BAB 7

393 59 2
                                    

JOANA

Aku tidak tahu apa yang harus aku katakan. Kedua orang tuaku menunggu reaksiku. Ibu sudah menyingkirkan laptop dari hadapannya, sementara Ayah masih berdiri di tempatnya. Aku masih duduk tegang di hadapan Ibuku. Dengan tangan yang bergetar, aku berusaha untuk kembali bicara.

"Anak?" Intonasiku tidak santai. Pikiranku mulai bercabang hingga menemukan maksud dari ucapan Jonathan tempo hari.

"Dia sudah Ibu anggap seperti anak Ibu sendiri, seperti adikmu." Ibu mencoba menjelaskan padaku.

"Kenapa? Karena dia nggak punya Ibu?"

Ibu terdiam dalam beberapa detik, kemudian Ibu mengangguk.

Ini tidak logis. Maksudku, seseorang bisa menganggap orang lain sebagai anaknya tetapi tidak sampai mengurusi urusan anak itu di saat dirinya sendiri tidak peduli pada anak kandungnya. Mana ada yang seperti itu. Apa Ibu belum juga sadar jika anak kandungnya tidak pernah diperhatikan seperti anak-anak pada umumnya? Sementara anak orang lain mendapatkan apa yang anak kandungnya sendiri butuhkan.

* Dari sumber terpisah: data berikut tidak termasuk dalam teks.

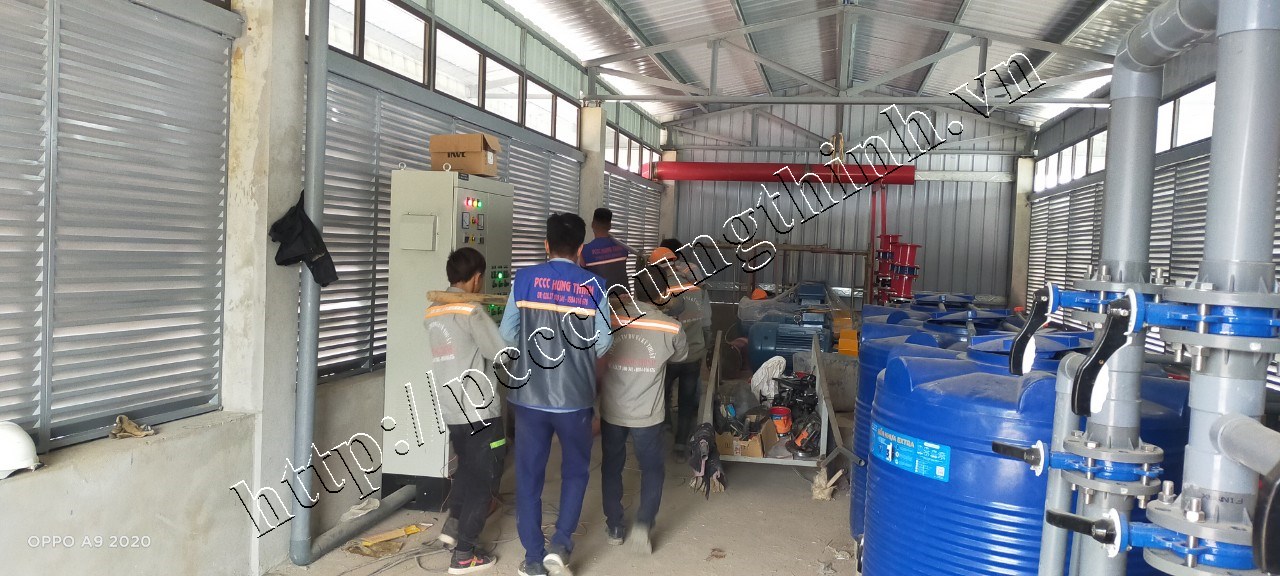 THI CÔNG LẮP ĐẶT HỆ THỐNG PCCC CÔNG TRÌNH DUY MINH - NAM ĐỊNH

"Ibu bahkan nggak peduli dulu aku mau masuk SMA mana. Ibu cuma setuju setelah aku pilih sekolah itu."

"Apa kamu permasalahin sekolah itu?"

"Bukan itu, Bu!"

"Renata," Ayah mendekat. "Bukan itu yang Joana maksud."

Ibu menoleh pada Ayah. "Kamu mau bahas masalah itu lagi, Mas? Saya capek kalau kamu mau tanya hal yang sama."

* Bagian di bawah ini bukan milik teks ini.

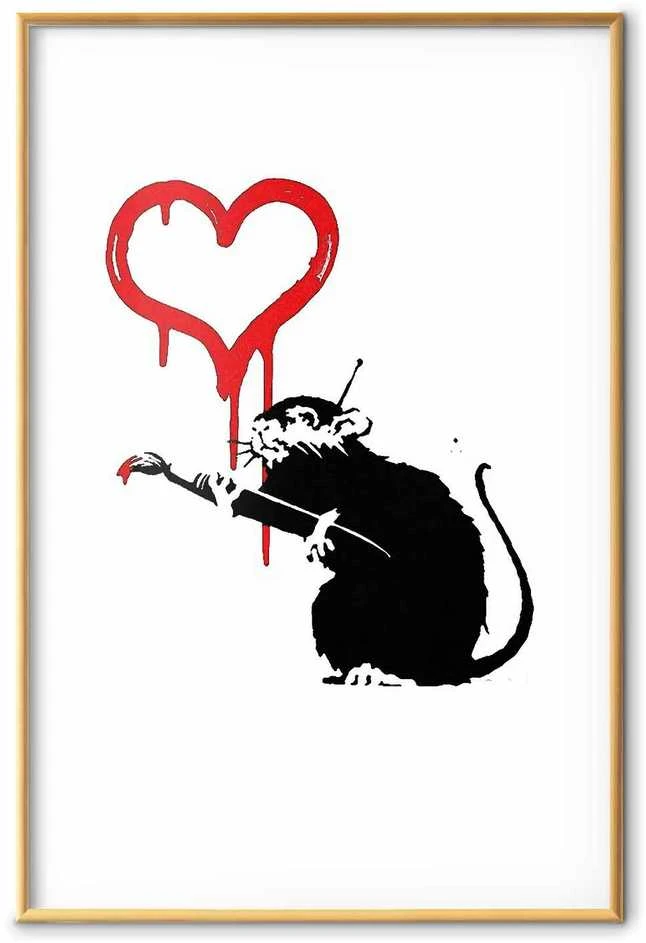 Artgeist Plakatas - Love Rat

Hal yang sama? Apa sebelumnya mereka pernah membahas soal Jonathan tanpa sepengetahuan aku? "Apa? Maksudnya apa?"

Ibu menunduk seraya mendesah. "Bukan apa-apa."

"Kenapa kamu nggak mau jujur ke Joana kalau Jonathan itu anak mantan tunanganmu?"

"Mas!" Ibu berteriak.

Aku terdiam. Apa ini? Apa maksudnya?

"Itu nggak ada hubungannya. Harus berapa kali saya bilang kalau saya benar-benar cuma mau balas kebaikan ayahnya Jonathan? Kamu nggak pernah percaya sama saya, Mas."

"Cuma balas kebaikan tapi justru kamu mengundang gosip di perusahaanmu. Kamu sadar nggak sih kalau di perusahaanmu itu banyak yang satu kampus sama kalian? Jelas hubungan itu bikin kabar nggak baik." Suara Ayah tidak kalah hingga membuat ruangan kami berisik. "Bahkan kabar itu sampai ke kantor saya!"

Aku menunduk. Ini pertama kalinya aku mendengar perdebatan mereka. Suara kencang. Emosi yang menyelimuti kami.

"Saya nggak peduli dengan omongan orang lain." Ibu bangkit berdiri. "Kamu yang nggak pernah percaya sama saya, Mas."

"Kalau saya nggak percaya sama kamu, saya nggak pernah bertahan sampai dua tahun seperti ini, Renata!" Ayah menggebrak meja hingga membuatku harus memejamkan mata. "Saya sampai harus menahan diri untuk nggak bikin keluarga kita hancur. Bahkan setiap kali kamu harus bussiness trip sama orang itu."

Untuk pertama kalinya air mataku mengalir karena pertengkaran mereka. Untuk pertama kalinya aku mendengar teriakan Ayah. Untuk pertama kalinya aku berada di situasi seperti ini. Aku mengerti, mungkin saja Ibu masih menaruh hati pada mantan tunangannya.

"Dia mantan tunanganmu, Renata," kata Ayah lirih. "Sementara saya orang yang dijodohkan dengan kamu."

Aku mengangkat kepala saat mendengar kalimat terakhir Ayah malam itu. Aku tidak pernah tahu hubungan Ayah dan Ibu yang sebenarnya. Berarti mungkin saja yang kupikirkan itu benar...

"Jadi bagitu?" Aku mendesah. Aku tidak sanggup berada di sekitar mereka untuk saat ini. Aku meremas ujung kemeja demi menahan air mata tidak lagi mengalir, tetapi aku gagal. Aku terlanjur kecewa. "Aku pulang setelah kalian selesaikan semua ini." Aku bergegas keluar dari rumah.